Guadalcanal’s Red Beach Landing: America’s First Offensive in WW2

Filed under: History, Japan, Military, Pacific, USA, WW2 — Tags: , , — Nicholas @ 02:00

Forgotten Weapons
Published 24 Dec 2022

After (formally) joining World War Two in the wake of Pearl Harbor, the United States endured a series of defeats at the hands of the Japanese. The Philippines garrison fell, Wake Island fell, Guam fell. British possessions in Southeast Asia teetered and fell as well — the campaign was not going well for the Allies.

The first American offensive of the war would come on August 7th, 1942 with the landing of the 1st and 5th Marines at Red Beach on Guadalcanal. Part of a multi-prong assault (the nearby Japanese bases on Tulagi and Gavutu/Tanambogo were also captured at the same time), the attack on Guadalcanal was made to secure the airstrip under Japanese construction there. If the island became an operational Japanese air base, Allied supply shipping to Australia would come under threat, and this could imperil the whole area of operations.

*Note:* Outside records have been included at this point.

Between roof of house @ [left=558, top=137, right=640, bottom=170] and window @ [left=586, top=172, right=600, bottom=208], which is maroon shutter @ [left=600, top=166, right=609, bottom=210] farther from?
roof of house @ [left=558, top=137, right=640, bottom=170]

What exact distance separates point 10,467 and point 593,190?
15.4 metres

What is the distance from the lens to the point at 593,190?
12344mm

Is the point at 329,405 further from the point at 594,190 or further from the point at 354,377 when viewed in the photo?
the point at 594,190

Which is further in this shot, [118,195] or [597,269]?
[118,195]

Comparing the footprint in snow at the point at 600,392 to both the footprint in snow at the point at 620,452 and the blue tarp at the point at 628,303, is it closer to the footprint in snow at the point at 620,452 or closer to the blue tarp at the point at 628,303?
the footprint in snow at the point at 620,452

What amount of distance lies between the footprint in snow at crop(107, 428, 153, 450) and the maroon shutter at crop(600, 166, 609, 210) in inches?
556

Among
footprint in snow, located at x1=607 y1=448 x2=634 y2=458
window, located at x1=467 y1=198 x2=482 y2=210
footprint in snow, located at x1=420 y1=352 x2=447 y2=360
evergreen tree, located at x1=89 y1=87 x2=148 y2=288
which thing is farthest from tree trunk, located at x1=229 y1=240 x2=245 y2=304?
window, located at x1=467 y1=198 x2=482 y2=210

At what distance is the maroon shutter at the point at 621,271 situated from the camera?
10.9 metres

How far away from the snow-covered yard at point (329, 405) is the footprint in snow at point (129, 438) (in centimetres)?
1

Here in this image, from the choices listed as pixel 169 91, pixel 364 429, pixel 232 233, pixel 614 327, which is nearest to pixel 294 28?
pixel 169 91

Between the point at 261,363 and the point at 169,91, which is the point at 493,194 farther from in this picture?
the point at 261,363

Fortunately for the Marines, US intelligence massively overestimated the Japanese force on Guadalcanal. It was in fact only a few hundred infantry, leading a work force of about 3,000 laborers (mostly Koreans). They thought the US landings were just a small raid, and dispersed into the jungle to wait for the US departure. Instead, the Marines were there to take the airfield and hold it. They were not, however, very well prepared. The Navy suffered a massive defeat in the waters off Guadalcanal the very next night, and would pull out of the area August 9th, leaving the Marines with dangerously low supplies of food, ammunition, and other essentials.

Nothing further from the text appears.